India has decided not to develop missiles with a range over 5,000 kilometers (3,100 miles) as a goodwill gesture toward the U.S., the CNN-IBN news channel reported, citing unidentified government officials.
The Indian Foreign Ministry and the U.S. Embassy in New Delhi declined to comment on the report.
The proposed nuclear deal, seen as the cornerstone of an emerging partnership between the two countries, has been stalled in recent months.
One of the biggest sticking points has been American reluctance to allow India to reprocess spent atomic fuel because of fears it would spark a nuclear arms race in Asia by allowing India to use extra nuclear fuel which the deal would provide to free up its domestic uranium for weapons.
Reprocessing fuel is a key step in making weapons-grade nuclear material.
The report said the move to limit missile range was intended to reassure the U.S. of India's peaceful intentions.
In April, India successfully test-fired the Agni 3, a new missile capable of carrying nuclear warheads across much of Asia and the Middle East.
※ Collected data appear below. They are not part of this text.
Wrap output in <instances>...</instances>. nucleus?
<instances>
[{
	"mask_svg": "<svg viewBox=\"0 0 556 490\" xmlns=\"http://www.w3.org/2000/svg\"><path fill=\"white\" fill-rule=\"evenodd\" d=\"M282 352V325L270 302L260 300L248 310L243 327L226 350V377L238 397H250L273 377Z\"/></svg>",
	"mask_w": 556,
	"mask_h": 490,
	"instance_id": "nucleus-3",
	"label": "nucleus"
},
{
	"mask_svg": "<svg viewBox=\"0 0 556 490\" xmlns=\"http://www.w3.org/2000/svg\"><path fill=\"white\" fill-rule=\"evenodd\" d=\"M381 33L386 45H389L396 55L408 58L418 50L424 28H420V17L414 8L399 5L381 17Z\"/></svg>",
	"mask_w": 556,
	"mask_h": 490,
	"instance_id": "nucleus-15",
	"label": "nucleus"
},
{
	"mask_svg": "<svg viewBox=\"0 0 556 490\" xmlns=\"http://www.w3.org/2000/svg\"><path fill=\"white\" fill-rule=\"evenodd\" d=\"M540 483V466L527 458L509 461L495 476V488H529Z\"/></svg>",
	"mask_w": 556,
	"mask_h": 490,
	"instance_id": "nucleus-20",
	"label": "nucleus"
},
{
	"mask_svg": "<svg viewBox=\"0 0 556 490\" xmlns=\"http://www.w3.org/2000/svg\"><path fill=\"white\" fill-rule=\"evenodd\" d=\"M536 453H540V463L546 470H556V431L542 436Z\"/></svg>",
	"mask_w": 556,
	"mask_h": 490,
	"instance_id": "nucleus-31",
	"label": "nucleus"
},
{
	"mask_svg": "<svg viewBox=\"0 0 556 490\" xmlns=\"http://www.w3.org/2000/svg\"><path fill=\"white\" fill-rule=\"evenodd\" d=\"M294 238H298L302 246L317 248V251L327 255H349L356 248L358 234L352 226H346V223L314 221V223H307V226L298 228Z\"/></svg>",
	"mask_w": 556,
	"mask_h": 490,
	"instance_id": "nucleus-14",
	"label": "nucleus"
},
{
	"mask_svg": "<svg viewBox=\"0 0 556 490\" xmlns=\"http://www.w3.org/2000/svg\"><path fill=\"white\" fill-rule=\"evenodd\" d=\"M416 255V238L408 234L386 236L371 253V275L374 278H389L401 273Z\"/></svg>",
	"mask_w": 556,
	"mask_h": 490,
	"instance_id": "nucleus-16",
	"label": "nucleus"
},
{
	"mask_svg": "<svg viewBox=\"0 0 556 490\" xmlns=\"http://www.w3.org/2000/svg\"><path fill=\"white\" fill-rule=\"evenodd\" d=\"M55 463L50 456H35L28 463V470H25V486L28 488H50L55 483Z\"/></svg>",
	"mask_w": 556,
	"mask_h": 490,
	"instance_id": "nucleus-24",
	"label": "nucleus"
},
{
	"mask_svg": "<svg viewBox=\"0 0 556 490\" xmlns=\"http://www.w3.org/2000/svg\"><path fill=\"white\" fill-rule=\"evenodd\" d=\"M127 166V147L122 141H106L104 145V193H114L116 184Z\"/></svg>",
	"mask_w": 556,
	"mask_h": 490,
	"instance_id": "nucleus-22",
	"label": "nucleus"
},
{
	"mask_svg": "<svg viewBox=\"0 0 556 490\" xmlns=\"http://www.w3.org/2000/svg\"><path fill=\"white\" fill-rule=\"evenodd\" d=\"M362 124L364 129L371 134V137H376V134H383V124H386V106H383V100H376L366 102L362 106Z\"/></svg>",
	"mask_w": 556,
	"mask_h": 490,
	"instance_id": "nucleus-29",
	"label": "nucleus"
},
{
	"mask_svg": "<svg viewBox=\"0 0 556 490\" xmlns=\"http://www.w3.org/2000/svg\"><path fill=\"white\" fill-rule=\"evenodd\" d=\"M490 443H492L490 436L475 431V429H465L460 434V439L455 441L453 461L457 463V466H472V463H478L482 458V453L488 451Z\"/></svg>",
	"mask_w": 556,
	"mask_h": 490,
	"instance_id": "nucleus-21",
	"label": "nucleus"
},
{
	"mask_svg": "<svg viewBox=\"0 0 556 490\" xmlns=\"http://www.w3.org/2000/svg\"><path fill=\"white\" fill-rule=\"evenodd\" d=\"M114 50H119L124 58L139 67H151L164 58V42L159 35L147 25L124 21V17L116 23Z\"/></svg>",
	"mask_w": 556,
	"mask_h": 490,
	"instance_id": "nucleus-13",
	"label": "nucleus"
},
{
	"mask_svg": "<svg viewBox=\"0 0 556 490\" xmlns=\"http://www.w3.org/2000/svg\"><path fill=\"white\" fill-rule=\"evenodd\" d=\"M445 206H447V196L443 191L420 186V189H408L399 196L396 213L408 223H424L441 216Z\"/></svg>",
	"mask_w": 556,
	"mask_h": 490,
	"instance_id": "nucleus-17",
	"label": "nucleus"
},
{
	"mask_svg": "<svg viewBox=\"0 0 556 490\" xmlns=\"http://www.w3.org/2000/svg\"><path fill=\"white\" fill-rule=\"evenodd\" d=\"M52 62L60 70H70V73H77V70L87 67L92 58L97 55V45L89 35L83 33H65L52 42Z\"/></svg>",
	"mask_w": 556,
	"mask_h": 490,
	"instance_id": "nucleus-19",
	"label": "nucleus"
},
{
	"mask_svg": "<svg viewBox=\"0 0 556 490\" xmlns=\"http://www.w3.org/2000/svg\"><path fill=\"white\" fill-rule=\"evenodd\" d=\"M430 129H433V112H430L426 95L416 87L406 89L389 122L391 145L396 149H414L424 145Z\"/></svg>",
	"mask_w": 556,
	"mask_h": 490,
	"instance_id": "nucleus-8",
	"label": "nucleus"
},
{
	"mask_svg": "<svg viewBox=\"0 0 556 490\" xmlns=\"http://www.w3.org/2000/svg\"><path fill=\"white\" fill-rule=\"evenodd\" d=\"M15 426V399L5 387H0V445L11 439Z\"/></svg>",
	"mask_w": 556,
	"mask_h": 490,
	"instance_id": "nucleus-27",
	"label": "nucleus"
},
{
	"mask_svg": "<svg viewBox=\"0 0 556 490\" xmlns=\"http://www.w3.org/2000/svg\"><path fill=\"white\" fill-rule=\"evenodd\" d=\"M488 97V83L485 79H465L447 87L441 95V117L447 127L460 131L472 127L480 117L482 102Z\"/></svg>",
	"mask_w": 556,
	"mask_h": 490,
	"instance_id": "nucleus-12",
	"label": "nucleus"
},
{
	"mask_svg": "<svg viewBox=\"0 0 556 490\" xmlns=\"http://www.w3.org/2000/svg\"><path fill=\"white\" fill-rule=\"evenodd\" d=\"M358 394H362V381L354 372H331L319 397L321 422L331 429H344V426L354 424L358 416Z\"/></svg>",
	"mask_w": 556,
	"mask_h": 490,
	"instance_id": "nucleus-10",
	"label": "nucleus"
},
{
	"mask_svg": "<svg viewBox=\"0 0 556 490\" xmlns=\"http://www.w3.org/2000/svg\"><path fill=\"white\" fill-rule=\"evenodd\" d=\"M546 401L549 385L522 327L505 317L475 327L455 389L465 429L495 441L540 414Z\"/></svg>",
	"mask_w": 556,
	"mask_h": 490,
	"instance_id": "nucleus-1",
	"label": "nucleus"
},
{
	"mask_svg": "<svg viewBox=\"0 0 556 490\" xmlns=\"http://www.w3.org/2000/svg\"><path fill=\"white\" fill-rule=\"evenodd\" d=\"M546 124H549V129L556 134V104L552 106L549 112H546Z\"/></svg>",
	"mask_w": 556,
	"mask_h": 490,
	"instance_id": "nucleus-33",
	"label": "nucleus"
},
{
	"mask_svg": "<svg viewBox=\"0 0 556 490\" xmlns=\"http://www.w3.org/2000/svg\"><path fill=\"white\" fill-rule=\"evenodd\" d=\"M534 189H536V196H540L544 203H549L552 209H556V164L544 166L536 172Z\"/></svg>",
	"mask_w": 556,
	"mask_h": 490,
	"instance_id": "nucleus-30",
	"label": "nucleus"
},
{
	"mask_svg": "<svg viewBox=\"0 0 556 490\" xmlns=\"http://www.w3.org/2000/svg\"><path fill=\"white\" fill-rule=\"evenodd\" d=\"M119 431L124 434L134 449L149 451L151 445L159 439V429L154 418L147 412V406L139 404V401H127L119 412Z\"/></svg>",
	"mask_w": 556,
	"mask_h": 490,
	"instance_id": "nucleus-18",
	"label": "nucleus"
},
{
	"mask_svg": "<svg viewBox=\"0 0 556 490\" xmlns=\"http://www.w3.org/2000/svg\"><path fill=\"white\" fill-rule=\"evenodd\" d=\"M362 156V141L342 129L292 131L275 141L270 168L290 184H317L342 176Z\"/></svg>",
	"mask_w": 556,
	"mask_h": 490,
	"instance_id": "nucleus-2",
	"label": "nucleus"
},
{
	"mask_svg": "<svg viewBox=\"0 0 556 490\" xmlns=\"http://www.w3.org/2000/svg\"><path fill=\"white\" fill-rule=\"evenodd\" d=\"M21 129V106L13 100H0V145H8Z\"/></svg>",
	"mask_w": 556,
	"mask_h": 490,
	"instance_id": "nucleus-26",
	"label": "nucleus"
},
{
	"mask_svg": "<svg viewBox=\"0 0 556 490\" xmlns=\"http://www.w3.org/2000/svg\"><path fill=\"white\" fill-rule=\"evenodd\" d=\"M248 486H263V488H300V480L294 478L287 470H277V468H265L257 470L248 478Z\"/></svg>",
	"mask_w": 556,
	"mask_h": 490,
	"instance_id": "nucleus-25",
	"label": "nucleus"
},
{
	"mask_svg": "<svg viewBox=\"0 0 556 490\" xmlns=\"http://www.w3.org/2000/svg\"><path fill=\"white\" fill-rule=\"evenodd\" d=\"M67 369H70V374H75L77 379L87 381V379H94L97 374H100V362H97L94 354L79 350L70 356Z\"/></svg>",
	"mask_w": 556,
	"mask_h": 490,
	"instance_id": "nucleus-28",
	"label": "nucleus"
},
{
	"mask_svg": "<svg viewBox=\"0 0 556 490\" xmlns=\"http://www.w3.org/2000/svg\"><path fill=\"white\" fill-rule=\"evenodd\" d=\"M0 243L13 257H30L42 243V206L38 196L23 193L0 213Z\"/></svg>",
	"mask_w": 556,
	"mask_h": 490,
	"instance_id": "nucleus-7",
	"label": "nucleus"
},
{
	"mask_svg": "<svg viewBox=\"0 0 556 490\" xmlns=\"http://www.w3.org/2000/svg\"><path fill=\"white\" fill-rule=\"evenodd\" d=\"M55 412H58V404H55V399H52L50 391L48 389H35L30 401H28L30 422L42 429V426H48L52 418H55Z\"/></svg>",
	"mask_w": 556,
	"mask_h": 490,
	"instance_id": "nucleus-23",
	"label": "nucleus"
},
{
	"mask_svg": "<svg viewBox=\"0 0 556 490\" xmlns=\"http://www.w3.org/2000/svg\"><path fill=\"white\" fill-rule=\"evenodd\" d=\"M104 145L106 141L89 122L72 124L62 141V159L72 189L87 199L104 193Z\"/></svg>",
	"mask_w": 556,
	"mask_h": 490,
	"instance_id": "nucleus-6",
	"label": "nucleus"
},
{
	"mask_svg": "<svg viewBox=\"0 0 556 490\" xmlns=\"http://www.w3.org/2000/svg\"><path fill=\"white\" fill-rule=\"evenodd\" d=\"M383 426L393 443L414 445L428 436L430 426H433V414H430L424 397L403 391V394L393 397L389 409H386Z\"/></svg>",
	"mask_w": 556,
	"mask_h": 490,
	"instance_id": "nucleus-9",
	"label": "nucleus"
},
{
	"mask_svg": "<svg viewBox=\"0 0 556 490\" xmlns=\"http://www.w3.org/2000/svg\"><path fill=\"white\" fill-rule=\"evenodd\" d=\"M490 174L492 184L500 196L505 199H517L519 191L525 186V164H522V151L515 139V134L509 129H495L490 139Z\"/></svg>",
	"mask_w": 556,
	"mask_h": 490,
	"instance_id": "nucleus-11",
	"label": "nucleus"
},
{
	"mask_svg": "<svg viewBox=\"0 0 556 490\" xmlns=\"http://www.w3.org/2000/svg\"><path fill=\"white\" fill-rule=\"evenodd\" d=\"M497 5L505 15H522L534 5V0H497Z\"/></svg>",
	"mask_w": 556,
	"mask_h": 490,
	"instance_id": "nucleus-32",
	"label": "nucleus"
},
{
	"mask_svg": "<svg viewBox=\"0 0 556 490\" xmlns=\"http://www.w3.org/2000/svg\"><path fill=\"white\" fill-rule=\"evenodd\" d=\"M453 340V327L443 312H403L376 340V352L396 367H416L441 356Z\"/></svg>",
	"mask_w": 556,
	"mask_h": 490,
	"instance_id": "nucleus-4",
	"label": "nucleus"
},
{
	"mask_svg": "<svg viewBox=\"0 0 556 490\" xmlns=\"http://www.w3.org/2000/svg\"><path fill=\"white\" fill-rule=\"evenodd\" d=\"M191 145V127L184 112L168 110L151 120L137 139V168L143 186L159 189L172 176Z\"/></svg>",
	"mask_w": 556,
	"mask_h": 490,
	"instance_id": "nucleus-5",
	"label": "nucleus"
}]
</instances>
India's current missiles are mostly intended for confronting neighboring archrival Pakistan. However, the Agni 3, India's longest-range missile, is designed to reach 3,000 kilometers (1,900 miles) _ putting China's major cities well into range, as well as targets deep in the Middle East.
The nuclear deal, agreed to by the two countries' leaders in July 2005, would let the U.S. provide nuclear fuel and know-how to India in exchange for safeguards and U.N. inspections at India's 14 civilian nuclear plants. Eight military plants would remain off-limits.